Sunday, 25 May 2014

You really got me! Timeless hits and magnetic stars - QUENTIN LETTS of the Mail Online is wowed by the quirky Kinks musical


Sunny Afternoon (Hampstead Theatre)

Verdict: Ray of sunshine

Rating: 5 Star Rating

After an indifferent year for new musical shows in London, here is a belter.

Hampstead Theatre, run by Sir Peter Hall’s son Edward, has come up with a Joe Penhall bio-musical about The Kinks.

Funny, stylish, well-performed, quirky — it has everything The Kinks had.

Younger readers (and maybe one or two ancients) will say: the who? To which the answer is, not The Who, silly, The Kinks!

Led by Ray Davies, they were the Sixties London group that came up with songs such as You Really Got Me, Waterloo Sunset, Lola and the closing, title song of this production, Sunny Afternoon.

When I moved to Kentucky in 1980, The Kinks were bigger than The Beatles. Yet for some reason — management rip-offs, a lack of nous, a refusal to compromise artistically — they were never as commercially successful as the Fab Four in the Sixties.

They also fell out with the trade unions in the U.S. Much of America, therefore, did not discover them until the late Seventies.

This show is far better than a mere tribute evening, though it includes lots of Kinks hits. It gives you a strong sense of period — some terrific short hemlines on the girls — yet also well-drawn characters that evolve with the band.

John Dagleish is exceptionally good in the central role. That is not to say that he is exceptionally like the real Ray Davies. His singing voice is not quite the same and he looks different. His achievement is to make us buy the idea of Davies as an unusual, brooding creator, the off-beat, stammering Muswell Hill lad who found he was best able to express himself on a guitar.

Mr Dagleish is tall with a long brow and a low head of curls. He cuts a peculiarly English figure and has stage magnetism which outweighs any vocal shortcomings he might have.

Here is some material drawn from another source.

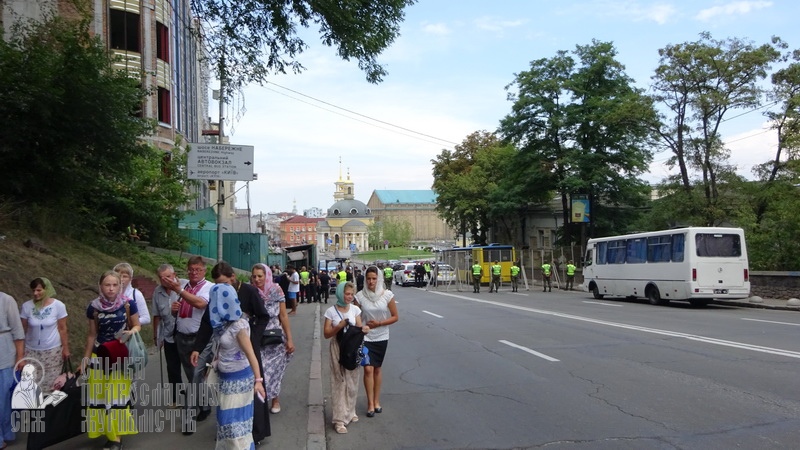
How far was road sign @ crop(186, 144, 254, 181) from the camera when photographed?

George Maguire is suitably manic as Ray’s brother and bandmate Dave. Ned Derrington plays shy bass guitarist Pete, and Adam Sopp wears an heroically bad wig to play drummer Mick. A live band at the back of the stage helps the cast perform the songs. Mr Sopp is ace with the sticks, it has to be said.

We follow the boys from the brink of their discovery in 1964 through various travails for the next 15 years or so. In the first half, the stage backdrop is covered in amplifiers — it is like being in a vast recording studio. Then comes their first visit to America and the back wall is covered in the Stars and Stripes. I almost wrote that the acting is much better than it needs to be, but that perhaps says it all about many recent tribute shows.

One reason this evening works so well is that writer Penhall takes care to slow things down, insert quips and spend time on Ray’s marriage to Rasa (Lillie Flynn). A transatlantic telephone-call love duet between them is a lovely moment.

The pride of Ray’s father (Philip Bird) in his sons is  also touchingly done. We  see agents ripping off the band terribly. Dominic Tighe and Tam Williams are perfectly cast as the band’s original, genial, English-toff representatives. Less savoury fixers follow. Eventually, the English gents decently resign from managing the band. Cue an acapella version of Days.

I sloped off just as the auditorium’s numerous 60-year-olds were starting to dance to Lola. What a great show.